Zunächst einmal hatte wir auf unserem Weg nach Salta den Talampaya-Nationalpark und das Valle de la Luna besucht. Die Felsformationen mit ihren prähistorischen Wandmalereien inmitten einer grandiosen Wüstenlandschaft wurden 2000 zum UN-Weltkulturerbe erklärt. Und wieder einmal folgten wir den Spuren des Condors, der uns hier unablässig mit seinem majestätischen Flug begleitete. Er ist zu Recht der König der Aden und sein Auftreten steht für uns dem des Löwen in Afrika oder dem des Tigers in Indien in nichts nach.
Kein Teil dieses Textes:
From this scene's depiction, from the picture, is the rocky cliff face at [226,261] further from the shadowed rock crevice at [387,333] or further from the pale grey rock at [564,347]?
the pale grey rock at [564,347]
Dann ging es weiter Richtung Cafayate, als uns plötzlich ein bekanntes und fast schon vergessenes (verdrängtes?) Geräusch von der Hinterachse aus unserem Reisetrott herausriss: die hintere, rechte Bremse kratzte diesmal hart auf der Bremstrommel und wir verloren Bremsflüssigkeit. Keine tolle Sache zwischen Nichts und Nirgendwo, 250 km von Cafayate entfernt… Nach sehr bremsensparendem Fahren erreichten wir dann irgendwie Cafayate, wo wir zum Glück die Bremsen provisorisch reparieren lassen konnten und die Familie Schneider wiedertrafen, die hier Ihren Nachwuchs zu Welt bringen wollte. Als dann kurz darauf Andi und Sandra auch noch auf dem Campingplatz auftauchten, war die „Mendoza-Bande“ wieder komplett. Überflüssig zu erwähnen, dass wir viel Spaß hatten und viele, große Stücke argentinisches Rinderfilet auf dem Grill ihr wohlverdientes „Ende“ fanden.
Als dann Andi und Sandra erzählten, dass sie, wie wir, weiter über Salta nach San Pedro de Atacama in Chile fahren wollten, war schnell abgemacht, dass wir diese Etappe gemeinsam fahren. Und da Schneiders auch die nächsten Wochen noch in Cafayate sein wollten, zumindest bis Noah (der Nachwuchs) das Licht der Welt erblickt und reisebereit ist, beschlossen wir, auf dem Rückweg nochmal vorbei zu schauen.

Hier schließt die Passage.